» Instructions for the task: Copy out the items below verbatim, covering the stretch from the line containing "Is rocky slope" through the line containing "At what distance", both included.

____________________

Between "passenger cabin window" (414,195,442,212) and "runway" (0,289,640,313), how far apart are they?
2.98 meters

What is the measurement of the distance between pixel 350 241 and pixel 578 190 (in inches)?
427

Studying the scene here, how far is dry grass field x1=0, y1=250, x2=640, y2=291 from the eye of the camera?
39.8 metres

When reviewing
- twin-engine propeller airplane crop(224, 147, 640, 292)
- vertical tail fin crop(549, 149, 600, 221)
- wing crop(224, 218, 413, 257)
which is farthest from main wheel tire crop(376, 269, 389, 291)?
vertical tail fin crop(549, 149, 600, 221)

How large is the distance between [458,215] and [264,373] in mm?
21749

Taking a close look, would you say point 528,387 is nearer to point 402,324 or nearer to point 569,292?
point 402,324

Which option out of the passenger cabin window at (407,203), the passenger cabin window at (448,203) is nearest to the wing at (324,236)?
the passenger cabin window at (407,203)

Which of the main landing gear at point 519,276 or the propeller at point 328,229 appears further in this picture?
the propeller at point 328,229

____________________

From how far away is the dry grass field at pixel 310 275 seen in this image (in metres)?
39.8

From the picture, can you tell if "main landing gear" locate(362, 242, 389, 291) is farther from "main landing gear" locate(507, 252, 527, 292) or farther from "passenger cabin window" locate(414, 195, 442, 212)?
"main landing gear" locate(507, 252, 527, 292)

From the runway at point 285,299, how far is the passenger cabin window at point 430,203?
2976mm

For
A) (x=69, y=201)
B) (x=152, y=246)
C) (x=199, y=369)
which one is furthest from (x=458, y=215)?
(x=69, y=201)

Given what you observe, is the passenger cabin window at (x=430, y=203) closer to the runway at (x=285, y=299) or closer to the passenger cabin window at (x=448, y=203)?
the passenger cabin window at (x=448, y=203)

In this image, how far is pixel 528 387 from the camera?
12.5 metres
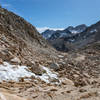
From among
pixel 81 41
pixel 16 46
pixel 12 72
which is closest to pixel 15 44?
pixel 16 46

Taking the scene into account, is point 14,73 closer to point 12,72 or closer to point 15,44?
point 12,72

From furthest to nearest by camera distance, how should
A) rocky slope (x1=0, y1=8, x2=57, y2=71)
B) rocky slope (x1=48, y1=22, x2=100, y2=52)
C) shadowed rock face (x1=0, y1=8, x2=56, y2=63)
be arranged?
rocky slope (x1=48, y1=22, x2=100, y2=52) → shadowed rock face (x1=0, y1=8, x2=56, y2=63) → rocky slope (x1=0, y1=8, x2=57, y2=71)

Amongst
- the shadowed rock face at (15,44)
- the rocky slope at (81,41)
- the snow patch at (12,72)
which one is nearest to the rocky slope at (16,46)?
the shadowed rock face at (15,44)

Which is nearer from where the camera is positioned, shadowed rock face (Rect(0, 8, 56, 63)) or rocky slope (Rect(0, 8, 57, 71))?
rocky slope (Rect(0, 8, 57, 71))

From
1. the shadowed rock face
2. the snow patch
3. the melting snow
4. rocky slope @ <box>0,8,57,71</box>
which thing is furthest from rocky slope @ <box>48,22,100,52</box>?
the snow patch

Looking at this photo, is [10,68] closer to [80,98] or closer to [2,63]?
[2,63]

____________________

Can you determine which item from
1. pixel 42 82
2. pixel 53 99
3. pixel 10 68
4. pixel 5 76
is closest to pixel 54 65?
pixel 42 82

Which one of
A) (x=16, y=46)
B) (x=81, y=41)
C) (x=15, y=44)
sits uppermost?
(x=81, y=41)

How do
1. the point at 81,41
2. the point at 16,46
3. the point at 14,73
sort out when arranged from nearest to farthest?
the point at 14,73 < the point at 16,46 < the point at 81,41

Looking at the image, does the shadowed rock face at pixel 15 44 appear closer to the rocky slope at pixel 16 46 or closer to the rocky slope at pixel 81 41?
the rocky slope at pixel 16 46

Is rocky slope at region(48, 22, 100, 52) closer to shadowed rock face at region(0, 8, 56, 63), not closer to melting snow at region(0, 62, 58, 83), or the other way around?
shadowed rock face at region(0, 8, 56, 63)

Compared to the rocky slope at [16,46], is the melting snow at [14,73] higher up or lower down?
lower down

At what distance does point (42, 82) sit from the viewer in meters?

____________________

» Correct answer:
Is rocky slope at region(48, 22, 100, 52) closer to shadowed rock face at region(0, 8, 56, 63), not closer to melting snow at region(0, 62, 58, 83), or the other way around?
shadowed rock face at region(0, 8, 56, 63)

Compared to the rocky slope at [16,46], is the melting snow at [14,73] higher up or lower down?
lower down

At what distance does point (42, 82) sit from the viewer in meters?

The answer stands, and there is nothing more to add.